Three experiments are thus defined, referred to in the paper as 1°, 2°, and 3° according to the used resolutions for the analyses. These experiments are considered representative of the current range of horizontal resolutions utilized in GCMs for climate simulations. A fourth, fifth and sixth experiments, referred to as 1° + 12, 1° + 24 and 1° + 48 h, are run by using 1° resolution input data but less frequent—12, 24 and 48 h apart, respectively—boundary updates for the large-scale meteorological fields. In HIRLAM, the time varying boundary conditions during model integration are defined by linear interpolation between large scale data at consecutive boundary update times. This last set of experiments attempts to analyze the effects of a low-frequency GCM output system, a characteristic often required owing to data storage limitations. The effects of the LBCs update is probably dependent on the dimension of the integration domain to some extent, in the sense that the smaller the domain, the larger and quicker is the impact of the error arising from the linear interpolation of two boundary conditions too far apart. To explore this issue, a sensitivity analysis of the robustness of the results with respect to integration domain dimension could be carried out, but this kind of analysis is beyond the scope of the study.

Precipitation forecasts are compared against observed rainfall. For each day, observations are interpolated into the 408 model grid points that lie inside the study area, using the kriging method from a network of 410 rain-gauge stations (Fig. 1). Several verification scores are derived from these individual comparisons to assess the model performance for experiment: mean spatial correlation and its standard deviation among the 165 modeled and observed precipitation events (\({\bar{r}}\) and σ r respectively); analogous, mean spatial and standard deviation of the root mean square error (\({\bar{\varepsilon}}\) and σɛ respectively); and the area under the relative operating characteristic curve (ROC score). The event-average of the spatial distribution of precipitation from observations and from the set of experiments are also compared.

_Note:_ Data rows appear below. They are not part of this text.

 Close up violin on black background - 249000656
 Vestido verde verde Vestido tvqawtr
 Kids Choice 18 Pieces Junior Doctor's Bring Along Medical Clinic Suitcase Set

The ROC curve method, based on the Signal Detection Theory, is a relatively new approach in Atmospheric Sciences, having been brought into the field as a verification tool by Mason (1982). The method combines false alarm rate (FAR) and probability of detection (POD) for a discrete number of predefined thresholds, giving an equal number of points on a graph of POD (vertical axis) against FAR (horizontal axis) to form the ROC curve. The area under the curve, or ROC score, is then used to assess the skill of the forecast system (Stanski et al. 1989). A perfect system yields an area of 1, whereas a curve lying along the diagonal (ROC score = 0.5) would reflect essentially worthless random forecasts. For the present study, ROC curves were constructed using precipitation thresholds set at 0, 1, 2, 4, 8, 16, 32, 64 and 128 mm.

3 Results and discussion

A multiperspective approach has been followed to summarize the model performance for the six types of simulations. First, the overall performance for the bulk of Mediterranean Spain is examined, and then the analysis is refined by taking into account the spatial variability of the results and six heavy rain-bearing flow regimes.

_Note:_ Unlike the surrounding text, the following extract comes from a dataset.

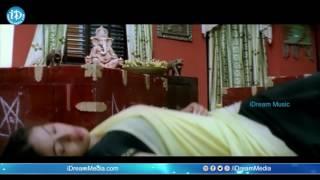 Aanaganaga Oka Vullo Video Song - Avunanna Kadanna Movie || Uday Kiran || Sada || Teja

3.1 Whole of Mediterranean Spain

The performance of the six sets of simulations is evaluated for all heavy rainfall days and the whole Mediterranean Spain. Results are summarized in Table 1 for correlation and root mean square error measures. The mean spatial correlation values for the 165 events do not show large differences among the experiments dealing with the spatial resolution, for all of them the correlation is close to 0.4. However, a small degradation of the forecasts is obtained as the spatial resolution of the input data decreases. Moreover, as the boundary update interval increases the forecasts have less skill, with similar values of correlation for the 3° and the 1° + 12 h experiments and significantly lower scores for 1° + 24 and 1° + 48 h experiments.

Table 1 Average spatial correlation \({(\bar{r}),}\) average root mean square error \({(\bar{\varepsilon},}\) in mm) and their dispersions, σ r and σɛ (in mm), for the six experiments with regard to the observed rainfall

These results suggest that the update frequency of LBCs has larger impact on the downscaling results than their spatial resolution. The values of σ r do not show high sensitivity to data resolution, although a decrease of this parameter with higher spatio-temporal resolution is observed. Regarding the root mean square error, similar results are obtained. The model is more sensitive to the boundary conditions update frequency than to their horizontal resolution. On the other hand, no significant differences among σɛ values are obtained among all the set of experiments.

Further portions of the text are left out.